To optimize U.S. cybersecurity using a new information-sharing enterprise network in a reduced-budget era, a top Defense Department official gave industry leaders a challenge: “We need your innovation.”
Robert J. Carey, the deputy assistant secretary of defense for information management integration and technology and the Pentagon’s chief information officer, outlined the department’s “enterprise strategy and roadmap” for members of the Armed Forces Communications and Electronics Association here April 22.
Mr. Carey said the plan would bring all branches of the military together on the same information-sharing network system.
“It’s not about consolidation as much as it is about raising security, while keeping enterprise in view,” he said. “Improving cybersecurity is what this is about.”
Making sure firewalls get trusted information and driving costs down while raising the security bar form the nexus of the effort, Mr. Carey said.
“When a service member is downrange, he doesn’t care where the information comes from, only that it’s at hand and he can do something with it,” Mr. Carey said. “Enterprise is actionable, timely, relevant, trusted information.”
And while it seems simple to provide, he said, the existence of many networks makes it difficult.
Defense budget cuts have become the catalyst for change, Mr. Carey told the industry leaders, and finding efficiencies to run the department has become essential.
“If we keep doing what we’ve done (with past funding), we’re not going to get there,” he said.
The enterprise network, however, would cost little, because the system’s architecture would result from a “bottom-up” approach, Mr.

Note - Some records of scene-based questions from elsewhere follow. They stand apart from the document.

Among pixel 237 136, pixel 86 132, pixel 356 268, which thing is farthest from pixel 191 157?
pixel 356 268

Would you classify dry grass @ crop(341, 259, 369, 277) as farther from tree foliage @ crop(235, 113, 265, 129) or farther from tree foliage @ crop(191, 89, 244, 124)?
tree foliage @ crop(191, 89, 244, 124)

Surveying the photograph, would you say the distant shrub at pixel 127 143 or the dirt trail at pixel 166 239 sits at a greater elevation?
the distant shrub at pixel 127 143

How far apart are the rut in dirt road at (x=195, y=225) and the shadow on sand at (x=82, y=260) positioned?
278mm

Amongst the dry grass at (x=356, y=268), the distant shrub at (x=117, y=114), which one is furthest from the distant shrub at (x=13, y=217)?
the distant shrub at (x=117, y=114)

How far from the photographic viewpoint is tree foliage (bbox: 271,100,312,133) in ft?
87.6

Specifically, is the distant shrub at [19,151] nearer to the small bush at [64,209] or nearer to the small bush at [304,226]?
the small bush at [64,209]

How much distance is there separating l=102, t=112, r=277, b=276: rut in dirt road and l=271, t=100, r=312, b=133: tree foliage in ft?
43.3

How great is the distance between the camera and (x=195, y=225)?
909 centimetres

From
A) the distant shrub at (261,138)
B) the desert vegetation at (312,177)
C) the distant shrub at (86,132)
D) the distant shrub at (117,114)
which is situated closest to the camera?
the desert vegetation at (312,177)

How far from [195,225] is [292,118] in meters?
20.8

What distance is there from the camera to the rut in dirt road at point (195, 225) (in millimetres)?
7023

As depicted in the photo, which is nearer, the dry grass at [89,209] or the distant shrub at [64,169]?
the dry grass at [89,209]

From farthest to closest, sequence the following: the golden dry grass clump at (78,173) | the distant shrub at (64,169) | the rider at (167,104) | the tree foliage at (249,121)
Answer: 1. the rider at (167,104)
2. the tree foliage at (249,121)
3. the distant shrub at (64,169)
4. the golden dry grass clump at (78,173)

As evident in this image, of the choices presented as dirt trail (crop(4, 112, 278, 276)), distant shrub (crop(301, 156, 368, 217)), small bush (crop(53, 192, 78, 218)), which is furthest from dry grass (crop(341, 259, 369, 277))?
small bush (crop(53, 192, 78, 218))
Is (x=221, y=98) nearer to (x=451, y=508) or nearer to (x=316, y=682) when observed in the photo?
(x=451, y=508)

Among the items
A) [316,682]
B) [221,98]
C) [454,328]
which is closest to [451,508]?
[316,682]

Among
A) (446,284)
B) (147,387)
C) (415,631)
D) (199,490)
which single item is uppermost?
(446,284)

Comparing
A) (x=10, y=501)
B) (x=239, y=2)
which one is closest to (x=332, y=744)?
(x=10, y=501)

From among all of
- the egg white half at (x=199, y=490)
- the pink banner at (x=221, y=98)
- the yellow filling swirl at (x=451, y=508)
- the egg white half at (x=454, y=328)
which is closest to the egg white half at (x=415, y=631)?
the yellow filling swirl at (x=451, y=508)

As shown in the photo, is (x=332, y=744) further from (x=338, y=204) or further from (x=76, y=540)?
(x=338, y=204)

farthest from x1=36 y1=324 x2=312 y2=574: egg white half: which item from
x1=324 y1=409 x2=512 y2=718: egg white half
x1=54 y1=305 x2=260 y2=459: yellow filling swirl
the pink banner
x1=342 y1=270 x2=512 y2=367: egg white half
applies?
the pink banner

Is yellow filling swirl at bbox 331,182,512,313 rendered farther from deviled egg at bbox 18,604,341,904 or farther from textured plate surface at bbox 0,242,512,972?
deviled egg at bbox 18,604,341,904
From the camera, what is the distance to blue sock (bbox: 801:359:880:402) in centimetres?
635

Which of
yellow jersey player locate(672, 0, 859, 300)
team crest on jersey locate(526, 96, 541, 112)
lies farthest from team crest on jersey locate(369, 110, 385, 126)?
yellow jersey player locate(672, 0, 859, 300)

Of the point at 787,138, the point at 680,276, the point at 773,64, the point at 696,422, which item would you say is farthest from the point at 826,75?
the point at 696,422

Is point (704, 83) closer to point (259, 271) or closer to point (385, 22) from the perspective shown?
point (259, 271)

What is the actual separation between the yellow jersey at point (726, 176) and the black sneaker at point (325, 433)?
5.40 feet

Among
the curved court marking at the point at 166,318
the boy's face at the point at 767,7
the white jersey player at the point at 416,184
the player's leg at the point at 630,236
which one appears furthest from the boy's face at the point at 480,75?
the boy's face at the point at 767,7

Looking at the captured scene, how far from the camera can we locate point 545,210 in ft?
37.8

Carey said, with DOD making new uses out of existing network equipment from all military branches.
“It’s really hard to defend (the department’s) 15,000-ish networks and 10,000 applications and systems,” he acknowledged.
But even with a substantial amount of details yet to be ironed out, including network optimization, data center consolidation, data tagging and others, Mr. Carey said some efficiency initiatives already are paying off after six to eight months of work, such as in tracking identity on classified networks.
“It’s actually starting to happen,” he said.
Email is another challenge.
“There are a lot of email systems out there,” he told the group. “We’ve got to buy what we have better, and use what we have better.”
Mr. Carey said all branches of the military bought email systems and set them up command by command, ship by ship, with no tightly knit communications system. But now, he added, enterprise system purchases for hardware and software will be viewed with a critical eye.
“We need to look at: ‘Is it applicable at the enterprise level? If it is, how can I buy it better than I’m buying it now? How can I use my money more wisely for the taxpayer?'” Mr. Carey said.
The challenges of the new enterprise system will be many, Mr. Carey said, but he added that he believes it is a proven system that is both cost-effective and essential for improved cybersecurity.
“We are starting this pump with the water we already have,” he said, noting the drop in funding for the enterprise network system. “And the defense leadership recognizes that factor.”
Launching the system will take more time with less funding, Mr. Carey said, “but we’re still going forward, because this can be done on its own gravity.”